Abstract

It has been shown that hepatic venous outflow obstruction is the primary hemodynamic lesion in cirrhosis. Furthermore, considerable evidence indicates that both the increased production of lymph and the formation of ascites in experimental and human cirrhosis are caused by the elevation of intrahepatic pressure which results from the outflow obstruction. Accordingly, the capacity of end to side and side to side portacaval shunts to reduce intrahepatic pressure was evaluated by measuring the effects of these procedures on pressure and lymph flow in the thoracic duct of fifty dogs. Portacaval shunts of both types were made in normal animals and in dogs with congestive cirrhosis, portal hypertension, and massive ascites produced by ligation of the hepatic veins. Normal dogs and dogs with cirrhosis but without shunts served as controls. Hepatic vein ligation resulted in massive ascites, which averaged 4.0 L., portal hypertension which averaged 208 mm. of saline solution, a mean thirteenfold increase in thoracic duct lymph flow, and a mean elevation of thoracic duct pressure which was almost three times the normal level.
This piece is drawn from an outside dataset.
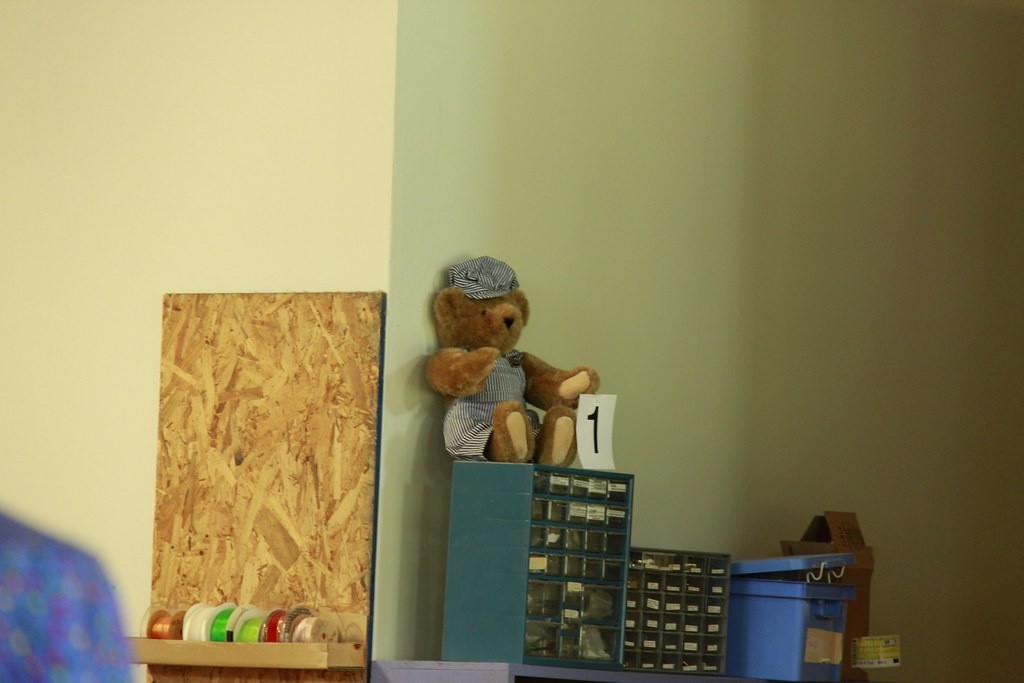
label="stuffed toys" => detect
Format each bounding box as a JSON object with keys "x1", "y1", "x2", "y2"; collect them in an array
[{"x1": 426, "y1": 256, "x2": 600, "y2": 466}]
The end to side portacaval shunt reduced the high rate of lymph production and the elevated pressure significantly, but a fivefold increase in lymph flow and an approximately twofold elevation of thoracic duct pressure persisted. The side to side portacaval shunt lowered thoracic duct pressure to normal in every dog, and either abolished the excessive lymph formation or markedly reduced the rate of lymph production. The results of this study indicate that the side to side portacaval shunt is more effective than the end to side anastomosis in overcoming intrahepatic hypertension and decompressing the obstructed hepatic vascular bed. These findings represent an important consideration in the selection of surgical therapy for intractable cirrhotic ascites, and may have some bearing on the effects of portacaval shunts on nutrition of the hepatic parenchyma.